You are not logged in.
Pages: 1
Hello. I'm learning C and created the following stupid test program:
#include <stdio.h>
main(){
printf("\nHello World!");
return(0);
}
Compiled: "gcc -o hello hello.c" then ran: "./hello". What do I get? "bash: ./hello: permission denied".
Yes, I do have permission to execute it:
[celso@arch c]$ ls -l hello*
-rwxr-xr-x 1 celso users 4401 2007-03-24 01:48 hello
-rw-r--r-- 1 celso users 71 2007-03-24 01:48 hello.c
-rw-r--r-- 1 celso users 75 2007-03-24 01:46 hello.c~
And no, gcc returned no errors.
I had no problem doing the same procedure on another distro (and executing the shameful C program), but it happened here in Arch. Have I missed something here, perhaps something very, very obvious?
Offline
Have you tried
chown celso:celso hello
?
Offline
What're the permissions on the pwd?
--edit-- eh, nevermind, I guess that's a dumb question. In my defense, it's late, and I'm tired. Not sure yet what's going on here...
Last edited by Cerebral (2007-03-24 05:22:32)
Offline
Have you tried
chown celso:celso hello
?
I don't think it's the case, as I'm under the users group:
[celso@arch c]$ groups
audio optical floppy storage users burning
- -
What're the permissions on the pwd?
I have full permissions there:
[celso@arch c]$ ls -l ../
total 4
drwxr-xr-x 2 celso users 4096 2007-03-24 01:59 c
- -
I went one step further and tried to run my little program as root:
[root@arch c]# ./hello
bash: ./hello: Permissão negada
"Permissão negada" means "permission denied". I even compiled it as root, and same error.

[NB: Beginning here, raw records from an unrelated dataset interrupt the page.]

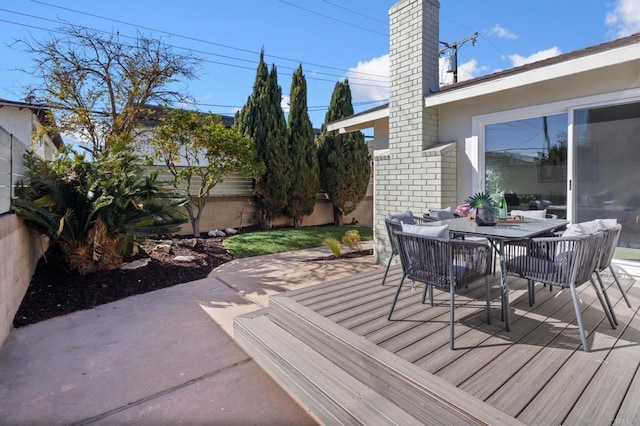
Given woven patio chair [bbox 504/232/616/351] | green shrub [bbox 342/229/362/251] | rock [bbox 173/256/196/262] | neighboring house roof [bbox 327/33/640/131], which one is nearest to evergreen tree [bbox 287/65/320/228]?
green shrub [bbox 342/229/362/251]

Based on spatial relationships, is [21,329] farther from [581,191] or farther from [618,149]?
[618,149]

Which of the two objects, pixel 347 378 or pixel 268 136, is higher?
pixel 268 136

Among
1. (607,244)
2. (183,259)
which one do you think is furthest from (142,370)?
(607,244)

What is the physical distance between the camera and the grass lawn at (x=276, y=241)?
7.42 m

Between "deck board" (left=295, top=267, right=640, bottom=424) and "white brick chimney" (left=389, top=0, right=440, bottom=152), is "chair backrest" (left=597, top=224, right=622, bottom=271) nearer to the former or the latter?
"deck board" (left=295, top=267, right=640, bottom=424)

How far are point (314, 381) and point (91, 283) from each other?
4.11m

I've got no clue over what's happening. I love Arch, by the way.
Offline
maybe you have noexec in your fstab?
Offline
maybe you have noexec in your fstab?
I don't think this is the case. Here is the fstab line corresponding to the partition where my testing lies:
/dev/hdb6 /home/celso/stuff ext3 defaults,user 0 0
Offline
OK, solved. I thought puting "defaults" on the fstab entry would do, but it didn't. I straight added "exec" on it and now it works.
Thanks for the tips.
Offline
glad it works now, not sure why noexec was added by default, afaik exec is the default..
oh well
Offline
/dev/hdb6 /home/celso/stuff ext3 defaults,user 0 0
defaults -> exec
user -> noexec
Since user comes after defaults, noexec wins.